AKP Hükümeti 14 Papaz İthal Etmiş 

26 Kasım 2010 – 15:19
Milliyetçi Hareket Partisi Konya Milletvekili Mustafa Kalaycı, TBMM Plan Ve Bütçe Komisyonu Vakıflar Genel Müdürlüğü 2011 Bütçesi Görüşmelerinde Devlet Bakanı ve Başbakan Yardımcısı Bülent Arınç’a soğuk terler döktürdü.

Milliyetçi Hareket Partisi Konya Milletvekili Mustafa Kalaycı, TBMM Plan ve Bütçe Komisyonu Vakıflar Genel Müdürlüğü 2011 Bütçesi Görüşmelerinde Devlet Bakanı ve Başbakan Yardımcısı Bülent Arınç’a soğuk terler döktürdü. MHP’li Kalaycı’nın soruları ve Arınç’ın cevapları şöyle:
AKP HÜKÜMETİ 14 PAPAZ İTHAL ETMİŞ

MUSTAFA KALAYCI – AB İlerleme Raporunda 14 Ortodoks din adamının Türk vatandaşlığına alındığı ifade ediliyor. Vatandaşlık Kanunumuza göre, Bakanlar Kurulu kararıyla istisnai olarak vatandaşlığa alınacaklarla ilgili şu hükümler var Vatandaşlık Kanunu’nun 12’nci maddesinin (a) bendi diyor ki: “Türkiye’ye sanayi tesisleri getiren veya bilimsel, teknolojik, ekonomik, sosyal, sportif, kültürel, sanatsal alanlarda olağanüstü hizmeti geçen ya da geçeceği düşünülen ve ilgili bakanlıklarca haklarında gerekçeli teklifte bulunulan kişiler.” (b) bendinde de “Vatandaşlığa alınması zaruri görülen kişiler.” diyor, (c) bendi “Göçmen olarak kabul edilen kişiler.” diyor. bunlardan hangisine göre vatandaşlığa kabul edildi? Bunlar hangi bende göre alındılar? Bu aynı zamanda Lozan’ın delinmesi değil midir?

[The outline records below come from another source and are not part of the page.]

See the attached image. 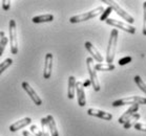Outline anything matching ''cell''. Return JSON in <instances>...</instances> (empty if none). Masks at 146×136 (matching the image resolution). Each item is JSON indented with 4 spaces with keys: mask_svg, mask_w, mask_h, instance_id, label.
<instances>
[{
    "mask_svg": "<svg viewBox=\"0 0 146 136\" xmlns=\"http://www.w3.org/2000/svg\"><path fill=\"white\" fill-rule=\"evenodd\" d=\"M118 30H113L110 32V40H108V46L106 49V63L113 64L115 55H116L117 42H118Z\"/></svg>",
    "mask_w": 146,
    "mask_h": 136,
    "instance_id": "6da1fadb",
    "label": "cell"
},
{
    "mask_svg": "<svg viewBox=\"0 0 146 136\" xmlns=\"http://www.w3.org/2000/svg\"><path fill=\"white\" fill-rule=\"evenodd\" d=\"M104 12V9L103 7H98L94 10L87 12V13H83L80 14V15H76V16L70 18V23H79V22H83V21H87L90 19H93L95 17L99 16V15H102V13Z\"/></svg>",
    "mask_w": 146,
    "mask_h": 136,
    "instance_id": "7a4b0ae2",
    "label": "cell"
},
{
    "mask_svg": "<svg viewBox=\"0 0 146 136\" xmlns=\"http://www.w3.org/2000/svg\"><path fill=\"white\" fill-rule=\"evenodd\" d=\"M102 2H103V3L107 4L110 7H111V10L115 11V12H116V13L118 14L121 18H123L125 21H127V22H128V24H130V25H131V24L135 22V19H133V17L130 16L128 13H126V12L123 10L122 7H120L117 2H115V1H111V0H102Z\"/></svg>",
    "mask_w": 146,
    "mask_h": 136,
    "instance_id": "3957f363",
    "label": "cell"
},
{
    "mask_svg": "<svg viewBox=\"0 0 146 136\" xmlns=\"http://www.w3.org/2000/svg\"><path fill=\"white\" fill-rule=\"evenodd\" d=\"M125 105H146V97L135 95L117 100L113 103V107H121Z\"/></svg>",
    "mask_w": 146,
    "mask_h": 136,
    "instance_id": "277c9868",
    "label": "cell"
},
{
    "mask_svg": "<svg viewBox=\"0 0 146 136\" xmlns=\"http://www.w3.org/2000/svg\"><path fill=\"white\" fill-rule=\"evenodd\" d=\"M86 65H87V71L90 74V84L93 85V88L95 91H99L100 90V83L98 80V76H97L96 69H95V65H94L93 58H87L86 59Z\"/></svg>",
    "mask_w": 146,
    "mask_h": 136,
    "instance_id": "5b68a950",
    "label": "cell"
},
{
    "mask_svg": "<svg viewBox=\"0 0 146 136\" xmlns=\"http://www.w3.org/2000/svg\"><path fill=\"white\" fill-rule=\"evenodd\" d=\"M9 35H10L11 51L13 55H17V53H18V40H17V25L15 20L10 21Z\"/></svg>",
    "mask_w": 146,
    "mask_h": 136,
    "instance_id": "8992f818",
    "label": "cell"
},
{
    "mask_svg": "<svg viewBox=\"0 0 146 136\" xmlns=\"http://www.w3.org/2000/svg\"><path fill=\"white\" fill-rule=\"evenodd\" d=\"M105 22H106L108 25H111V26L116 27L118 30H122L128 34H131V35L136 34V27L133 26V25H130V24H128V23H124L122 21H118V20H116V19H110V18L106 19Z\"/></svg>",
    "mask_w": 146,
    "mask_h": 136,
    "instance_id": "52a82bcc",
    "label": "cell"
},
{
    "mask_svg": "<svg viewBox=\"0 0 146 136\" xmlns=\"http://www.w3.org/2000/svg\"><path fill=\"white\" fill-rule=\"evenodd\" d=\"M22 88L24 89V91L27 93V95L31 97V100L33 101L34 104L36 105V106H40V105H42V101L40 99L38 94L36 93V91L30 86V84L27 83V82H23L22 83Z\"/></svg>",
    "mask_w": 146,
    "mask_h": 136,
    "instance_id": "ba28073f",
    "label": "cell"
},
{
    "mask_svg": "<svg viewBox=\"0 0 146 136\" xmlns=\"http://www.w3.org/2000/svg\"><path fill=\"white\" fill-rule=\"evenodd\" d=\"M52 70H53V55L50 53L45 55V61H44V68H43V78L44 79H50L52 76Z\"/></svg>",
    "mask_w": 146,
    "mask_h": 136,
    "instance_id": "9c48e42d",
    "label": "cell"
},
{
    "mask_svg": "<svg viewBox=\"0 0 146 136\" xmlns=\"http://www.w3.org/2000/svg\"><path fill=\"white\" fill-rule=\"evenodd\" d=\"M76 93L78 105L80 107H84L86 105V97H85L84 87H83V84L81 82H76Z\"/></svg>",
    "mask_w": 146,
    "mask_h": 136,
    "instance_id": "30bf717a",
    "label": "cell"
},
{
    "mask_svg": "<svg viewBox=\"0 0 146 136\" xmlns=\"http://www.w3.org/2000/svg\"><path fill=\"white\" fill-rule=\"evenodd\" d=\"M84 46H85V48H86L87 51H88V53L92 55V58H93V60H96L98 63H102L103 60H104V59H103V57H102V55L99 53V50L97 49V48L94 46L93 44L87 41V42H85Z\"/></svg>",
    "mask_w": 146,
    "mask_h": 136,
    "instance_id": "8fae6325",
    "label": "cell"
},
{
    "mask_svg": "<svg viewBox=\"0 0 146 136\" xmlns=\"http://www.w3.org/2000/svg\"><path fill=\"white\" fill-rule=\"evenodd\" d=\"M87 114L104 120H110L113 118V115L110 113L105 112V111H102V110H99V109H94V108H90V109L87 110Z\"/></svg>",
    "mask_w": 146,
    "mask_h": 136,
    "instance_id": "7c38bea8",
    "label": "cell"
},
{
    "mask_svg": "<svg viewBox=\"0 0 146 136\" xmlns=\"http://www.w3.org/2000/svg\"><path fill=\"white\" fill-rule=\"evenodd\" d=\"M138 110H139V105H131V106L128 108V109L125 111V112L123 113L122 115L119 117V120H118V123L123 125V124L125 123L128 118H129L130 116H133L135 113L138 112Z\"/></svg>",
    "mask_w": 146,
    "mask_h": 136,
    "instance_id": "4fadbf2b",
    "label": "cell"
},
{
    "mask_svg": "<svg viewBox=\"0 0 146 136\" xmlns=\"http://www.w3.org/2000/svg\"><path fill=\"white\" fill-rule=\"evenodd\" d=\"M32 123V118L31 117H24L22 120H18L16 123H14L13 125L10 126V131L11 132H17L18 130L23 129L24 127H27V125H30Z\"/></svg>",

DEVLET BAKANI VE BAŞBAKAN YARDIMCISI BÜLENT ARINÇ – 14 tane din adamının vatandaşlık konumuna hangi sebeplerle alındığını Sayın Kalaycı sordu. Bu 14 tane din adamı Sen Sinot’un toplanabilmesi için Vatandaşlık Kanunu’nun 12’nci maddesinin (b) bendine göre zorunlu görüldüğü için Türk vatandaşlığına alınmıştır. Bununla ilgili değerlendirmeleri İçişleri Bakanlığımız yapmıştır. Yani bunların vatandaşlığa alınması fevkalade yanlış bir olay olarak görülebilir ama Türkiye’de vatandaşlığa alınma konusunda kimlerin bu haktan istifade ettiğini düşündüğümüzde herhâlde bunlar için çok daha fazla eleştiri getirmemek gerekir. Nobre nasıl “Mert Nobre” oldu, İbrahim Yattara nasıl “İbrahim Üçüncü” oldu, bu konuları hepimiz çok iyi biliyoruz.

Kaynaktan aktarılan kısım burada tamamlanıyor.